Could you retype the records below word for word, starting at the line that contains "this 500×375 image." and ending at the line that contains "damaged silver car [212, 117, 288, 212]", including both of those lines and leaving out the pictures?

--- begin Records to use ---

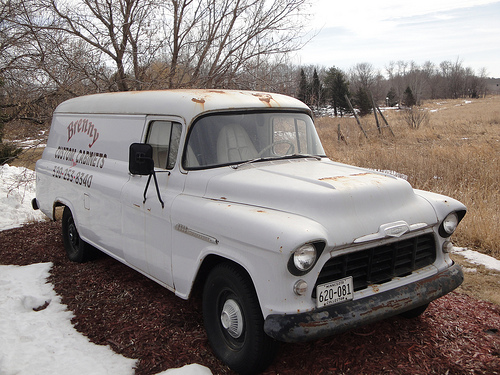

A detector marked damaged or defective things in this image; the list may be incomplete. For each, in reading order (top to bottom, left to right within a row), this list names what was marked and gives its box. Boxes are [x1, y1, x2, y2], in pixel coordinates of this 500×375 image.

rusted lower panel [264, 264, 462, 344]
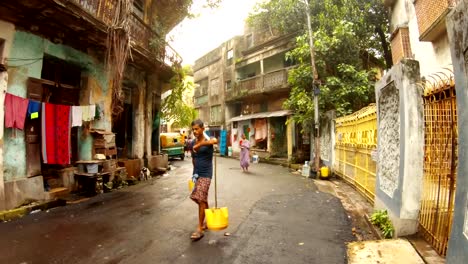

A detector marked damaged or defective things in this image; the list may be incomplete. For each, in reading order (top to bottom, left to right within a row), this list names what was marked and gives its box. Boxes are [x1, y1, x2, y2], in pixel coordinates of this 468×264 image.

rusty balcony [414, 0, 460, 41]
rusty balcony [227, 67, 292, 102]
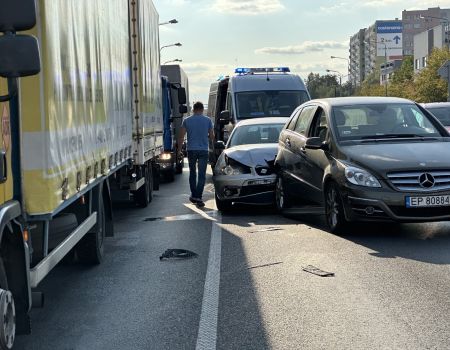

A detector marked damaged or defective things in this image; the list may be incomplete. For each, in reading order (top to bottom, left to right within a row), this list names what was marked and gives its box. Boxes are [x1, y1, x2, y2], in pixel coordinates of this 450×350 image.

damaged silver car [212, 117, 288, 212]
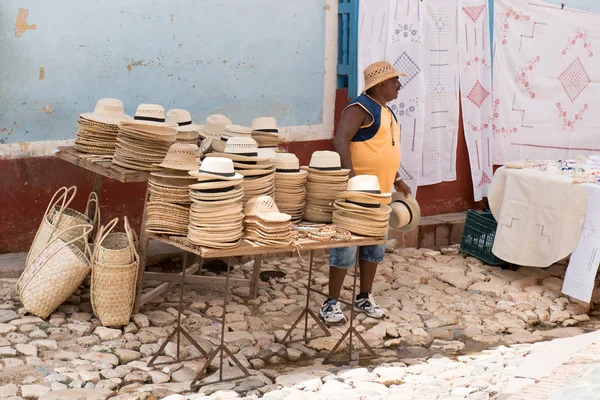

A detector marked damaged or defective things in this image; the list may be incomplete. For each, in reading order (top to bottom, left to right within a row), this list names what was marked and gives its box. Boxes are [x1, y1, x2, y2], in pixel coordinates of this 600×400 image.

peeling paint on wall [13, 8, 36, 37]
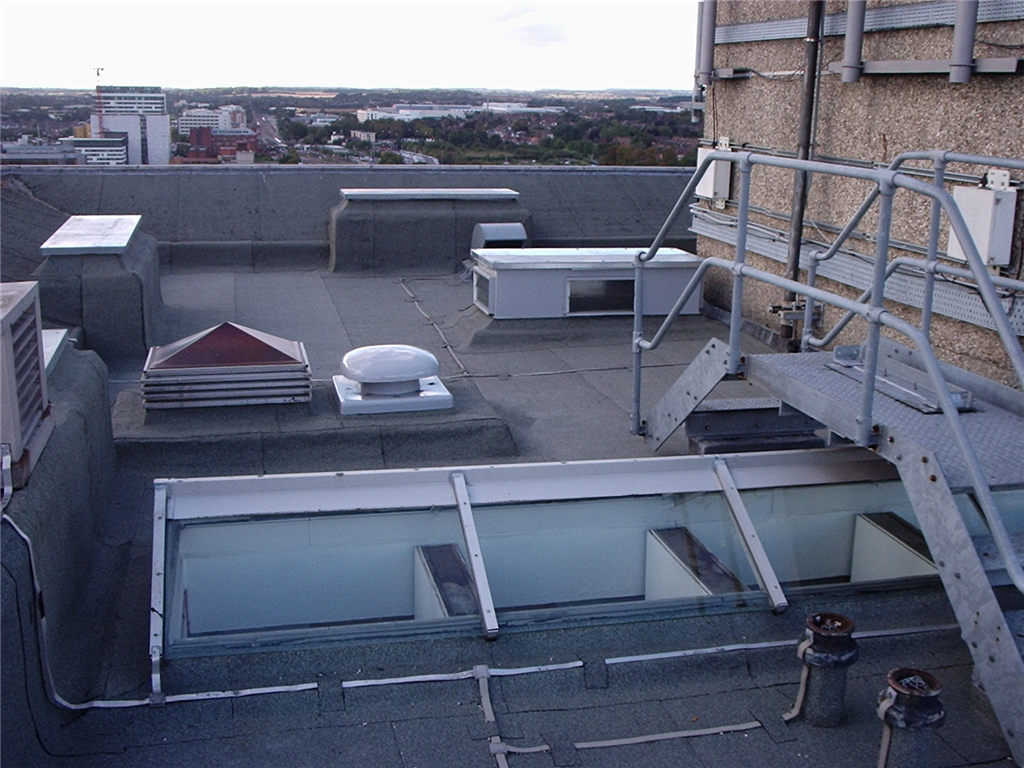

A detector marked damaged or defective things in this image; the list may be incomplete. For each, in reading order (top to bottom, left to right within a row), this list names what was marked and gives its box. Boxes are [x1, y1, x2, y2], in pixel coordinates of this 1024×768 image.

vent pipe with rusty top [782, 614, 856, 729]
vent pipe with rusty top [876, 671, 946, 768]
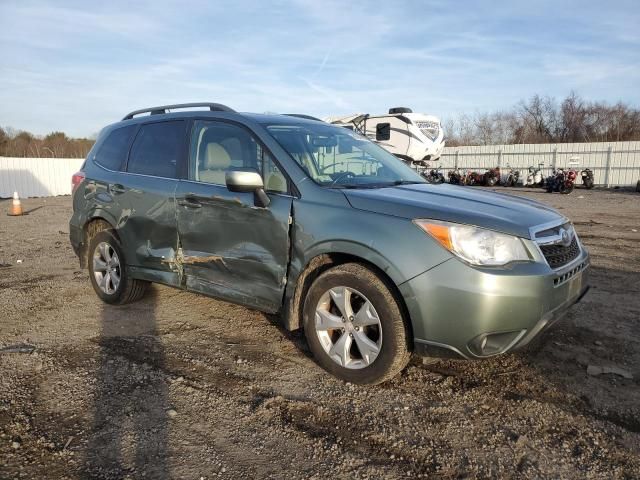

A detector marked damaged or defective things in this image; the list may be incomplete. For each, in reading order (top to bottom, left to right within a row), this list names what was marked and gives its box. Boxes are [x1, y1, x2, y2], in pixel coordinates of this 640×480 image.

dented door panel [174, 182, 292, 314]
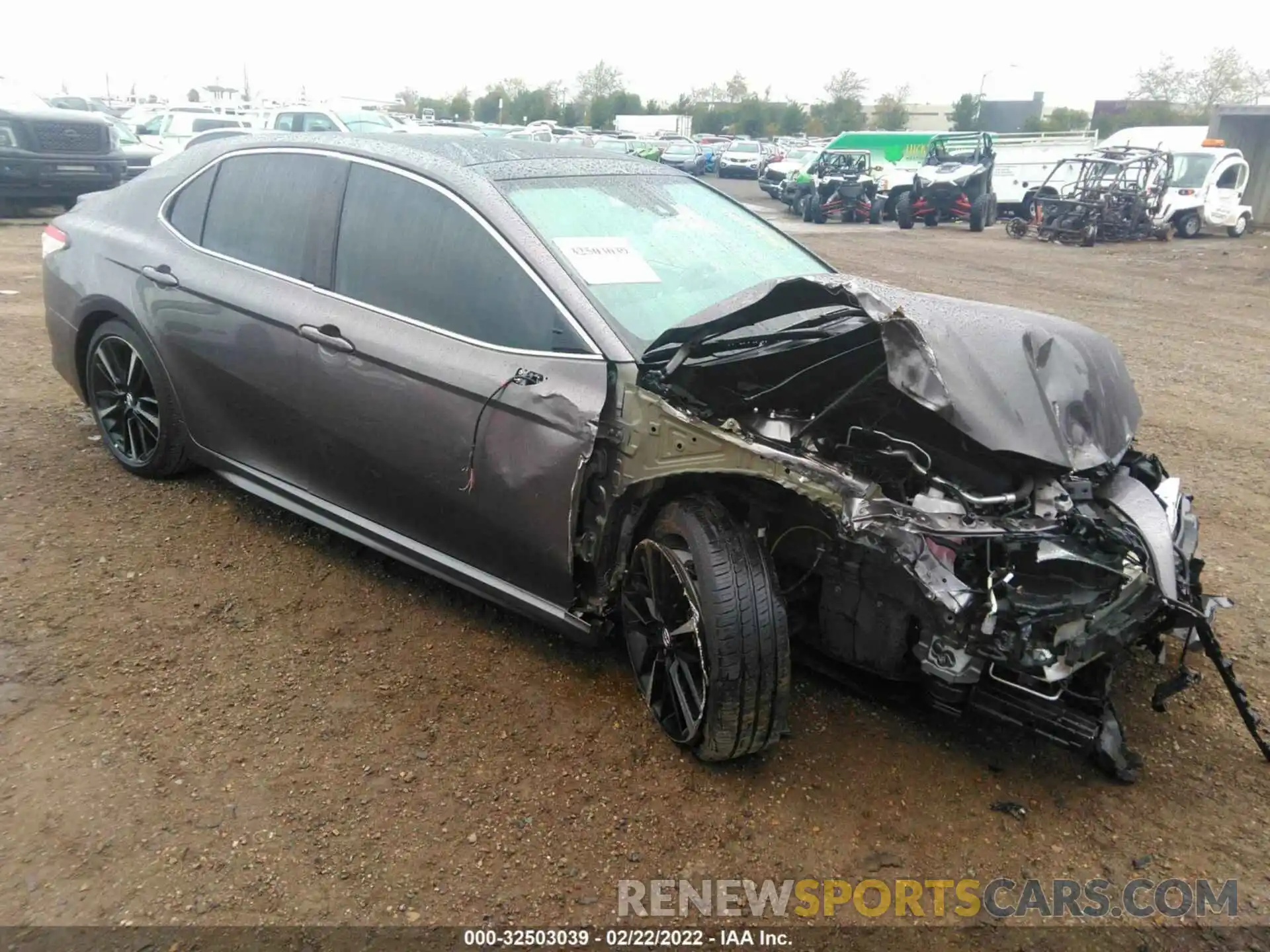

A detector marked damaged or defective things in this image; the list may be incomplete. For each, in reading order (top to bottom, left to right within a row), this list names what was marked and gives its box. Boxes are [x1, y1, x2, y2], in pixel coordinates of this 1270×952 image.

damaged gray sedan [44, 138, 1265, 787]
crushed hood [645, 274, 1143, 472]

--- end Records to use ---
--- begin Records to use ---

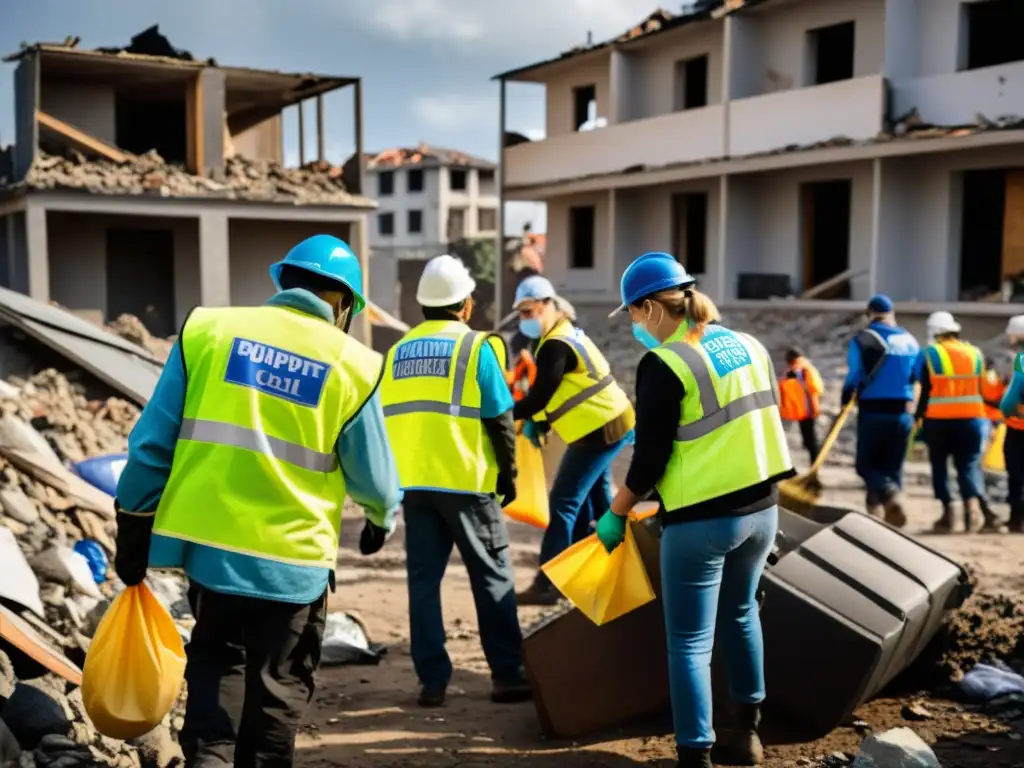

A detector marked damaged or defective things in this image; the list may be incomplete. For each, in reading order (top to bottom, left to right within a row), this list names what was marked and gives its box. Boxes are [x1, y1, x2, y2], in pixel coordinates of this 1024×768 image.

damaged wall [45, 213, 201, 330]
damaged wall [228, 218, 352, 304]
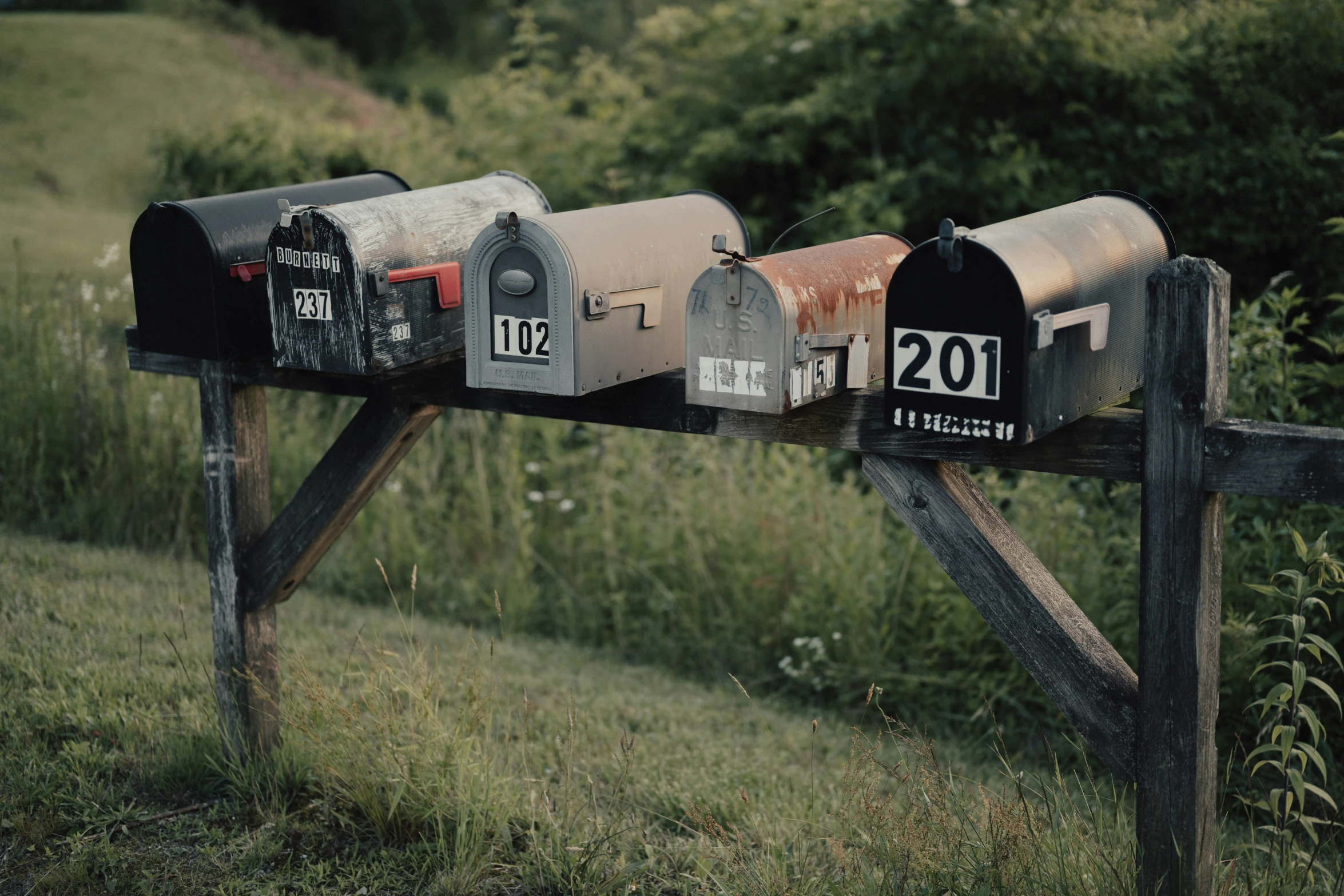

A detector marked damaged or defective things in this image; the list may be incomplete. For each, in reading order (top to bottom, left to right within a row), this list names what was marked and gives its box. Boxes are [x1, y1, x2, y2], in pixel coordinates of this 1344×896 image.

--- end Records to use ---
--- begin Records to use ---

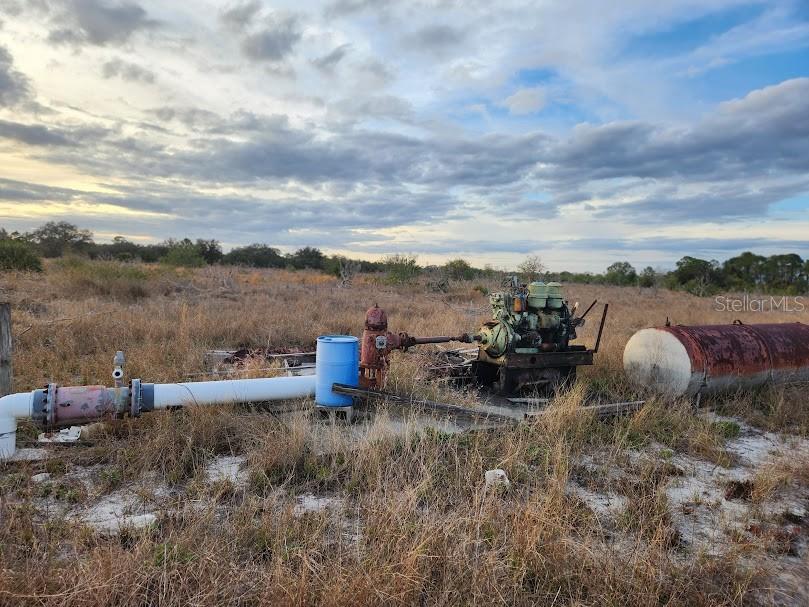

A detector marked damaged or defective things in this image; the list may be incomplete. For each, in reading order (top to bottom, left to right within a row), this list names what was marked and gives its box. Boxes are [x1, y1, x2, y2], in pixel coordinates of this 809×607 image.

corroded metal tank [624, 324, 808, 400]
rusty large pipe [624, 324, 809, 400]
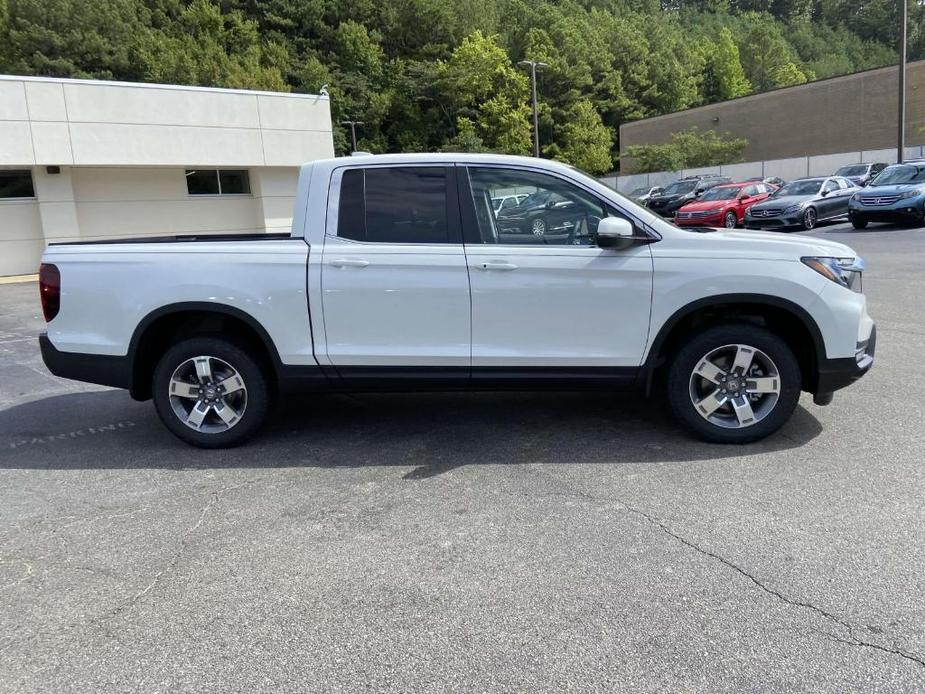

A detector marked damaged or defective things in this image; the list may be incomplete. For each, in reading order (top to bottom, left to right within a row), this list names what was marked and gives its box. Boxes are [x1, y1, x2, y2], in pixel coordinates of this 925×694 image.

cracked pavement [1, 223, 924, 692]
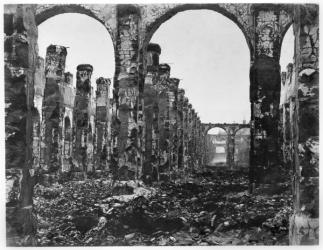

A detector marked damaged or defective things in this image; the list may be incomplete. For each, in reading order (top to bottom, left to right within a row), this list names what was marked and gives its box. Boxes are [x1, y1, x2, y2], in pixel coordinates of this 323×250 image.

--- end Records to use ---

_Result of this exercise_:
A detector marked damaged or defective things in this image; the list may be incomplete. For each, in reading order (top to bottom, left to right within a row), this list names what was marked and gives its box. Boxes are [x1, y1, x2, y2], in pixel coordinates of this 500×375 image.

rusted lower panel [264, 264, 462, 344]

A detector marked damaged or defective things in this image; the list may be incomplete. For each, in reading order (top to bottom, left to right within a row), this list names what was marked and gives its box. Boxes are [x1, y1, x2, y2], in pixel coordinates of this 468×264 image.

rusty balcony [414, 0, 460, 41]
rusty balcony [227, 67, 292, 102]

A detector marked damaged or defective things in this image; the list may be incomplete. For each, in reading order (top to bottom, left to right within a row), this list names what was marked and gives its box. Boxes are [x1, y1, x2, y2], in pixel coordinates of this 450×350 image.

damaged silver car [212, 117, 288, 212]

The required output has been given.